Minería: presión empresarial y del Gobierno para que Vicuña aumente el cupo riojano
La relación entre el Gobierno de La Rioja, el sector privado local y la empresa Vicuña ingresó en una etapa de negociación concreta con un eje central: garantizar mayor participación de trabajadores y proveedores riojanos en el megaproyecto Josemaría, que se desarrolla en San Juan.
El punto de partida del reclamo es contundente. De los aproximadamente 1.200 puestos de trabajo actuales en el proyecto, solo alrededor de un centenar corresponden a trabajadores riojanos. En paralelo, la presencia de empresas locales es casi inexistente: apenas una firma presta servicios en la actualidad. Este escenario expuso un desequilibrio que ahora se busca corregir mediante un acuerdo formal.
Reclamo con respaldo político
El planteo no surgió de manera aislada. La reunión fue impulsada por la gestión del gobernador Ricardo Quintela, quien viene sosteniendo una estrategia de vinculación directa con la compañía minera. En ese marco, cámaras empresariales y sectores productivos unificaron una demanda: establecer cupos concretos de empleo local y participación de proveedores riojanos.
Desde la Cámara Empresarial Riojana, su presidente Rodrigo Carrizo fue claro al sintetizar la posición del sector: no se trata solo de una aspiración, sino de una capacidad instalada que, aseguran, la provincia ya posee. Empresas de servicios, profesionales técnicos y recursos humanos especializados forman parte del argumento con el que La Rioja busca negociar mejores condiciones.
Compromisos en negociación
Como resultado del encuentro, se prevé la firma de un convenio en Buenos Aires en los próximos días. El acuerdo incluiría porcentajes mínimos de contratación de mano de obra riojana y mayor integración de proveedores locales a la cadena del proyecto.
Además, la empresa Vicuña se comprometió a implementar programas de capacitación para adaptar perfiles laborales a las demandas específicas de la actividad minera. Este punto aparece como clave para sostener en el tiempo una mayor inserción riojana en proyectos de gran escala.

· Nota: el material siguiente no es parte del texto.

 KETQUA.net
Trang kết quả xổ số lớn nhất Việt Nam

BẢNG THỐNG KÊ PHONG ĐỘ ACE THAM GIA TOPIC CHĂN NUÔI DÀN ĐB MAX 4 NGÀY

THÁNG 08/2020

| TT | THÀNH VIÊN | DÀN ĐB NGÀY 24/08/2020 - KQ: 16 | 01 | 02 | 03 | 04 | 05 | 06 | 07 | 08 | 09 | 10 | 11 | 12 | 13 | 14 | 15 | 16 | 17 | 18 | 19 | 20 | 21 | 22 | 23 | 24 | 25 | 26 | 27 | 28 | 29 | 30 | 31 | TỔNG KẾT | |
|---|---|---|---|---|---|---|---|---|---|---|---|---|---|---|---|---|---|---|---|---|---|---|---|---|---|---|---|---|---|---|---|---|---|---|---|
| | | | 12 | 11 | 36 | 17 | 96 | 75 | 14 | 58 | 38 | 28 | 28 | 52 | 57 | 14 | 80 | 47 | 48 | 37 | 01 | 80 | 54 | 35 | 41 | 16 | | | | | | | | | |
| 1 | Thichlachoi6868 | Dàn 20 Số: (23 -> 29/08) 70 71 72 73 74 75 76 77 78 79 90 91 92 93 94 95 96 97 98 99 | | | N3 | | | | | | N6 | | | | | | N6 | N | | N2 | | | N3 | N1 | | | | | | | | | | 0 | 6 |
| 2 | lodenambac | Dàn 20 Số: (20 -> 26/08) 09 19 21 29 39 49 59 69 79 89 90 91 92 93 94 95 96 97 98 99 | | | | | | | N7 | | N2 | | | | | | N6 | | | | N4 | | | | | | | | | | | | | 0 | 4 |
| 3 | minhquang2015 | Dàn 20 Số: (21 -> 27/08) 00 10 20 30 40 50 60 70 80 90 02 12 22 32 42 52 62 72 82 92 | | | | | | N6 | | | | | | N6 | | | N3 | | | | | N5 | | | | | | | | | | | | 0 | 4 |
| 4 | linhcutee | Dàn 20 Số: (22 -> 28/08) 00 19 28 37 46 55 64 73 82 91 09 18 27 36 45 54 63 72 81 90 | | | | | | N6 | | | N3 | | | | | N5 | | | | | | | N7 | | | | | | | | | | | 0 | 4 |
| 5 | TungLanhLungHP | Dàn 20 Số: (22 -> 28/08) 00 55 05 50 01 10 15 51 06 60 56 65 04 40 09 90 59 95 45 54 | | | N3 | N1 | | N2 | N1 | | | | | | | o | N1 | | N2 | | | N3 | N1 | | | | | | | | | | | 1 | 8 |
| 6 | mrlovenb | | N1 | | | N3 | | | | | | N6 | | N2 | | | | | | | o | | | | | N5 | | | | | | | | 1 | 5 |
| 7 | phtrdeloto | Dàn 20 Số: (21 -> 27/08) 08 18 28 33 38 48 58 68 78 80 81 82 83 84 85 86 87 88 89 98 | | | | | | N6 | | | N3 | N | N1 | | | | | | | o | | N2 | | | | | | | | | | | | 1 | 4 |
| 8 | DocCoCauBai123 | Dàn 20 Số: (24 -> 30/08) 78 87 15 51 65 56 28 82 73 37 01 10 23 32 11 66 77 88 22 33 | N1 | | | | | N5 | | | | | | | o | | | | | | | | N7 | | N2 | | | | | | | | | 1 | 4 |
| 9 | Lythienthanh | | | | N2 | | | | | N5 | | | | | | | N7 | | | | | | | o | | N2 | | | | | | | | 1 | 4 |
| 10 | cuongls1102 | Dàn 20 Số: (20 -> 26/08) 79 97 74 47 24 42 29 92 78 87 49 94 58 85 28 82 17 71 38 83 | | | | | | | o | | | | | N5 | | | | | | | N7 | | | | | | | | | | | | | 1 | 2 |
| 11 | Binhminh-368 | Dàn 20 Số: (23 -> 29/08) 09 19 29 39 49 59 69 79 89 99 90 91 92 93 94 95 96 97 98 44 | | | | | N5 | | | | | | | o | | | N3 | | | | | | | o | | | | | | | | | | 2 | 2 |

Infraestructura y control ambiental
Las negociaciones también incorporan compromisos que exceden lo laboral. Entre ellos, la ejecución de obras como la circunvalación en Guandacol, que incluiría mano de obra local, y la realización de estudios de impacto ambiental en territorio riojano.
Este último aspecto es especialmente sensible en el debate público provincial, donde la minería continúa generando tensiones. El Gobierno provincial busca, en ese sentido, equilibrar el impulso a la actividad con garantías ambientales que legitimen su desarrollo.
Más allá de Josemaría
Un dato no menor es el interés de Vicuña en expandir su presencia en La Rioja. Actualmente, la provincia funciona en gran parte como corredor logístico del proyecto sanjuanino. Sin embargo, el objetivo oficial es avanzar hacia inversiones directas en territorio riojano.
Este escenario abre una discusión de fondo: si La Rioja logrará transformar su rol periférico en uno protagónico dentro del mapa minero regional. La firma del convenio será el primer test para medir hasta dónde llegan los compromisos y qué capacidad tendrá la provincia para hacerlos cumplir.